Write out the material again exactly, please, and omit the pictures.

═════ INPUT ROWS

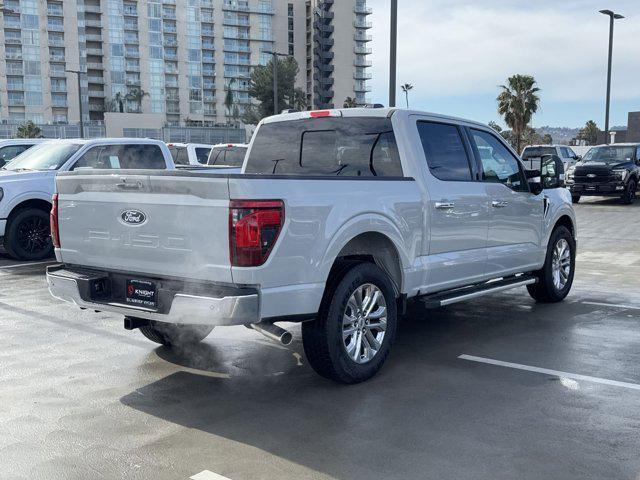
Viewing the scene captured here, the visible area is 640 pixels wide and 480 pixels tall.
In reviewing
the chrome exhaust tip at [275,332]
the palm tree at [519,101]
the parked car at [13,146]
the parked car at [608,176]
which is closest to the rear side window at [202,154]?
the parked car at [13,146]

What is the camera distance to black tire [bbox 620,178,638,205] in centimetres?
2281

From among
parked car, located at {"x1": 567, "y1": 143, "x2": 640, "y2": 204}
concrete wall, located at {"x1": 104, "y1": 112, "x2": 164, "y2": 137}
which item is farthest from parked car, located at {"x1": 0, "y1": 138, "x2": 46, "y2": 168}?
concrete wall, located at {"x1": 104, "y1": 112, "x2": 164, "y2": 137}

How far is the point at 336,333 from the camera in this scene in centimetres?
485

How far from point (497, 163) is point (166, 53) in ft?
370

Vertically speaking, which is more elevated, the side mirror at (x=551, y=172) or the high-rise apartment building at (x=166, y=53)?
the high-rise apartment building at (x=166, y=53)

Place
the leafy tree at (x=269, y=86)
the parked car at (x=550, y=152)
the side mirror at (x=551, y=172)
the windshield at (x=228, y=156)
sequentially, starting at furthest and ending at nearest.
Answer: the leafy tree at (x=269, y=86), the parked car at (x=550, y=152), the windshield at (x=228, y=156), the side mirror at (x=551, y=172)

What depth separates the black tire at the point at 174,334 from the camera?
227 inches

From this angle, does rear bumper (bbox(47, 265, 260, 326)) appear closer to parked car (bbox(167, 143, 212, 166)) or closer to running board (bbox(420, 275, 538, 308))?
running board (bbox(420, 275, 538, 308))

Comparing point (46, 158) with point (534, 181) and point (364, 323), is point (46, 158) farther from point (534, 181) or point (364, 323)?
point (364, 323)

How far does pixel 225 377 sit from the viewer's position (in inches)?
207

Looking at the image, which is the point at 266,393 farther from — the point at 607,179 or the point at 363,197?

══════════

TASK SOLUTION:
Viewing the scene captured here, the visible area is 640 pixels wide and 480 pixels tall.
In reviewing
the chrome exhaust tip at [275,332]
the palm tree at [519,101]
the parked car at [13,146]
the parked car at [608,176]
which is closest to the rear side window at [202,154]?
the parked car at [13,146]

What is the camera distance to black tire [bbox 620,178,638,205] in centimetres?
2281

From among
parked car, located at {"x1": 567, "y1": 143, "x2": 640, "y2": 204}
concrete wall, located at {"x1": 104, "y1": 112, "x2": 164, "y2": 137}
which item is farthest from parked car, located at {"x1": 0, "y1": 138, "x2": 46, "y2": 168}?
concrete wall, located at {"x1": 104, "y1": 112, "x2": 164, "y2": 137}

How far is the point at 336,333 from the camera in this scene in centimetres?
485

How far from point (497, 163) is point (166, 53) in ft?
370

Vertically speaking, which is more elevated, the side mirror at (x=551, y=172) or the high-rise apartment building at (x=166, y=53)?
the high-rise apartment building at (x=166, y=53)

Place
the leafy tree at (x=269, y=86)
the parked car at (x=550, y=152)
the side mirror at (x=551, y=172)
the windshield at (x=228, y=156)
sequentially, starting at furthest and ending at nearest.
Answer: the leafy tree at (x=269, y=86), the parked car at (x=550, y=152), the windshield at (x=228, y=156), the side mirror at (x=551, y=172)

What depth separates the black tire at the point at 174,334 from the camera?
227 inches

From this angle, does rear bumper (bbox(47, 265, 260, 326)) appear closer to parked car (bbox(167, 143, 212, 166)) or closer to running board (bbox(420, 275, 538, 308))?
running board (bbox(420, 275, 538, 308))

Comparing point (46, 158) with point (534, 181) and point (364, 323), is point (46, 158) farther from point (534, 181) or point (364, 323)?
point (364, 323)

How far does pixel 225 377 sit from the viewer's position (in inches)?
207

Looking at the image, which is the point at 266,393 farther from — the point at 607,179 or the point at 363,197?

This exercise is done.